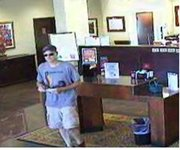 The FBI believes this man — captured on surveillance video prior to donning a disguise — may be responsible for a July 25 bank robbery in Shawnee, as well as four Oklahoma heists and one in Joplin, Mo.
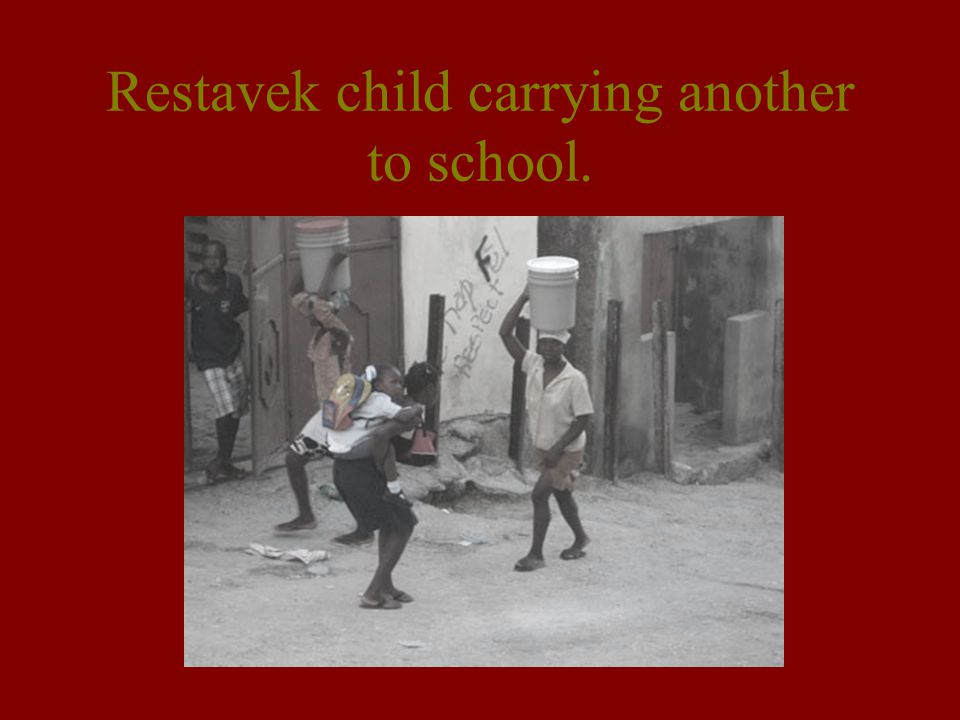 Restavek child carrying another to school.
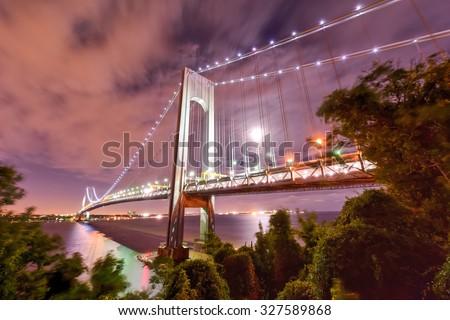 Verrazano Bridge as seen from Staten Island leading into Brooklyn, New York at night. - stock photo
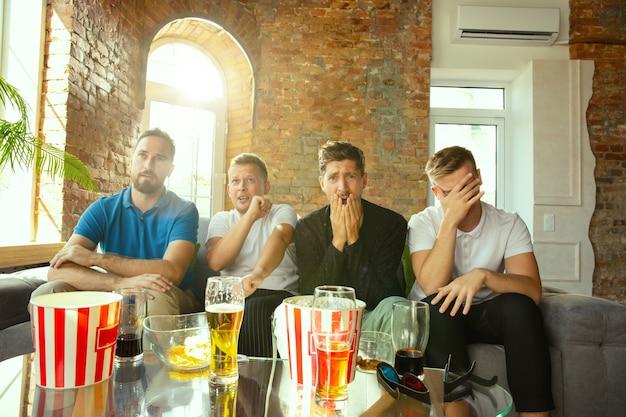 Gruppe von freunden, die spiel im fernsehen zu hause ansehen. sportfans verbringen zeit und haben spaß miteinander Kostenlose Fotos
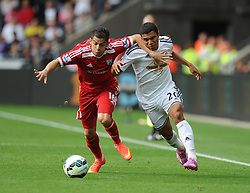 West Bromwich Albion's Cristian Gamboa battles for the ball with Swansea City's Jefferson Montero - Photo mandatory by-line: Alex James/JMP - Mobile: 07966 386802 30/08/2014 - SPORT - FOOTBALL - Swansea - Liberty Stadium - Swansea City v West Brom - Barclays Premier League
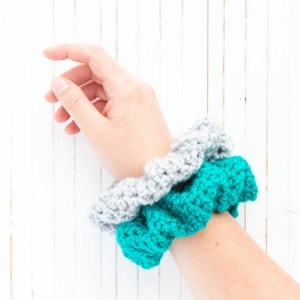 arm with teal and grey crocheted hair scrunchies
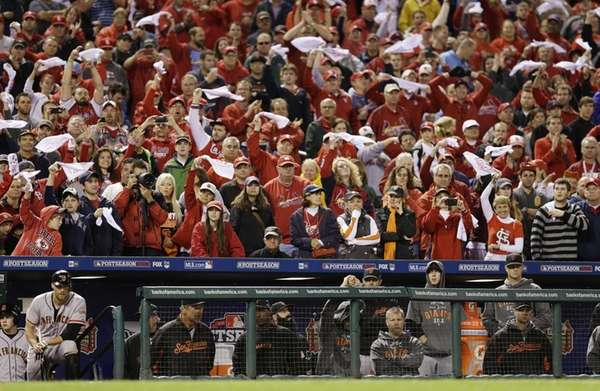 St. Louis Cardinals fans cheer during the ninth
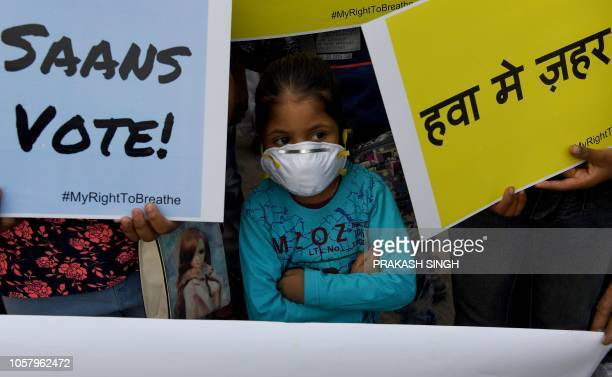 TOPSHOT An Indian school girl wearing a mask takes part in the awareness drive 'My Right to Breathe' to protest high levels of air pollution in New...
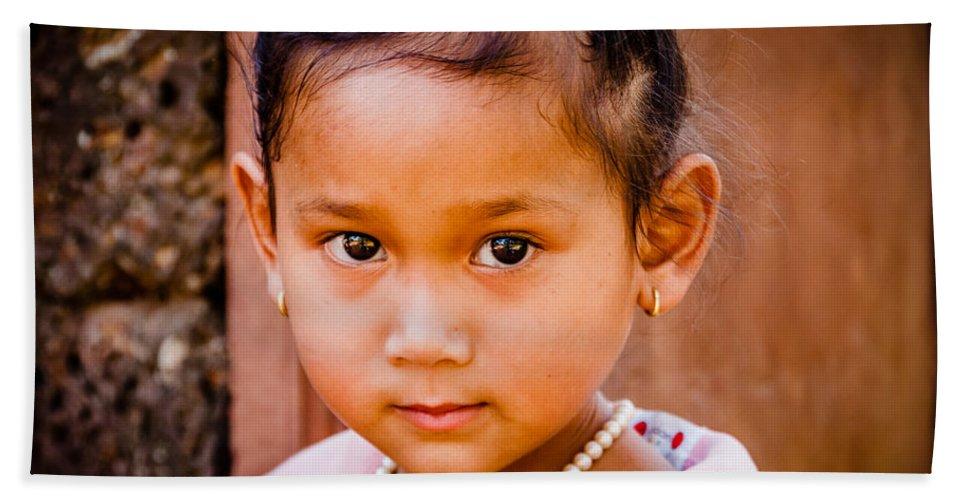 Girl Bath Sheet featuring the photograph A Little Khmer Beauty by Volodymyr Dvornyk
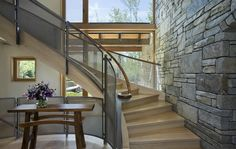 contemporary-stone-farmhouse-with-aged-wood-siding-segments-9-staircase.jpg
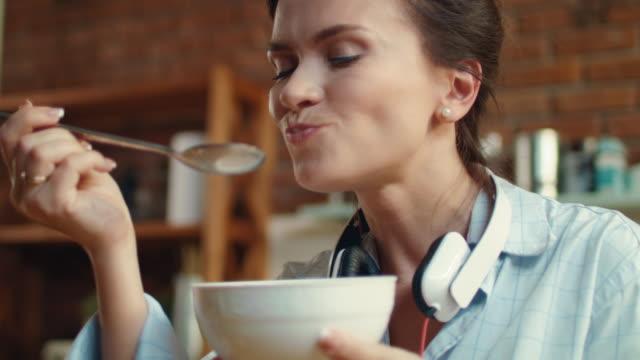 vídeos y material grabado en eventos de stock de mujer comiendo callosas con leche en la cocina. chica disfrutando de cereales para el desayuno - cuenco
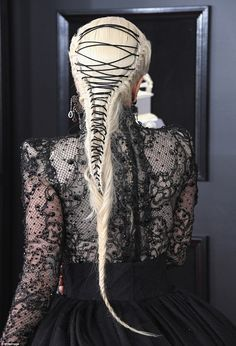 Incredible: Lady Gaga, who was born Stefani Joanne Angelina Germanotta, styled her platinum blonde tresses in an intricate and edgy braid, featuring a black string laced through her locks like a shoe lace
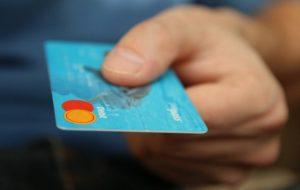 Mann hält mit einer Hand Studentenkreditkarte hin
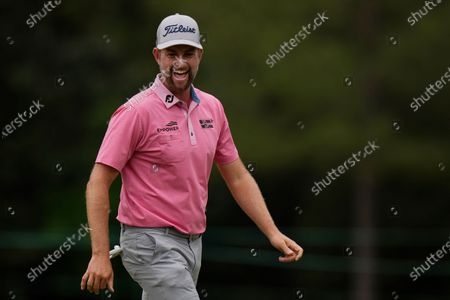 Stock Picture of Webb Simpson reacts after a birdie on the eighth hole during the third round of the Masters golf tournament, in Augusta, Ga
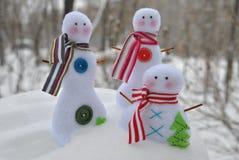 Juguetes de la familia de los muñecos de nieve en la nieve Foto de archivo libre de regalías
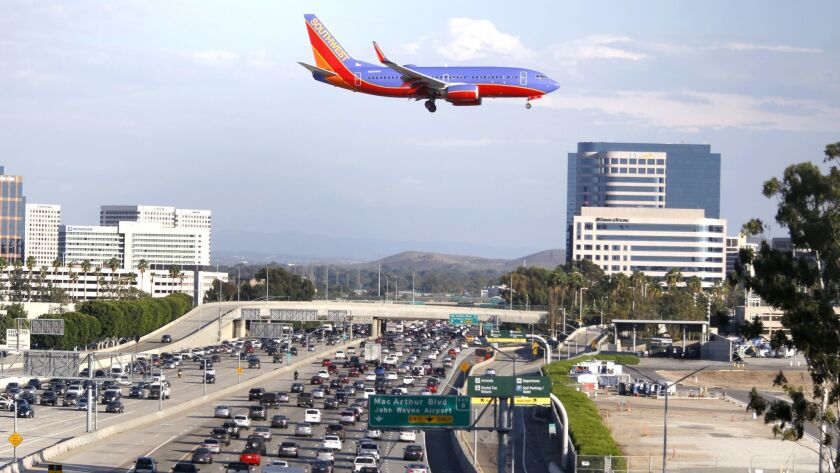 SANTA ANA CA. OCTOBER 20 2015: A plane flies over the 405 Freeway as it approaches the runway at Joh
────────────────────────────────────────
§ AIM OF THE TASK
Among the entries above, copy exactly the stretch from the line holding "Gruppe von freunden, die" through the line holding "vídeos y material", leaving out any pictures.

§ WRITTEN SOLUTION
 Gruppe von freunden, die spiel im fernsehen zu hause ansehen. sportfans verbringen zeit und haben spaß miteinander Kostenlose Fotos
 West Bromwich Albion's Cristian Gamboa battles for the ball with Swansea City's Jefferson Montero - Photo mandatory by-line: Alex James/JMP - Mobile: 07966 386802 30/08/2014 - SPORT - FOOTBALL - Swansea - Liberty Stadium - Swansea City v West Brom - Barclays Premier League
 arm with teal and grey crocheted hair scrunchies
 St. Louis Cardinals fans cheer during the ninth
 TOPSHOT An Indian school girl wearing a mask takes part in the awareness drive 'My Right to Breathe' to protest high levels of air pollution in New...
 Girl Bath Sheet featuring the photograph A Little Khmer Beauty by Volodymyr Dvornyk
 contemporary-stone-farmhouse-with-aged-wood-siding-segments-9-staircase.jpg
 vídeos y material grabado en eventos de stock de mujer comiendo callosas con leche en la cocina. chica disfrutando de cereales para el desayuno - cuenco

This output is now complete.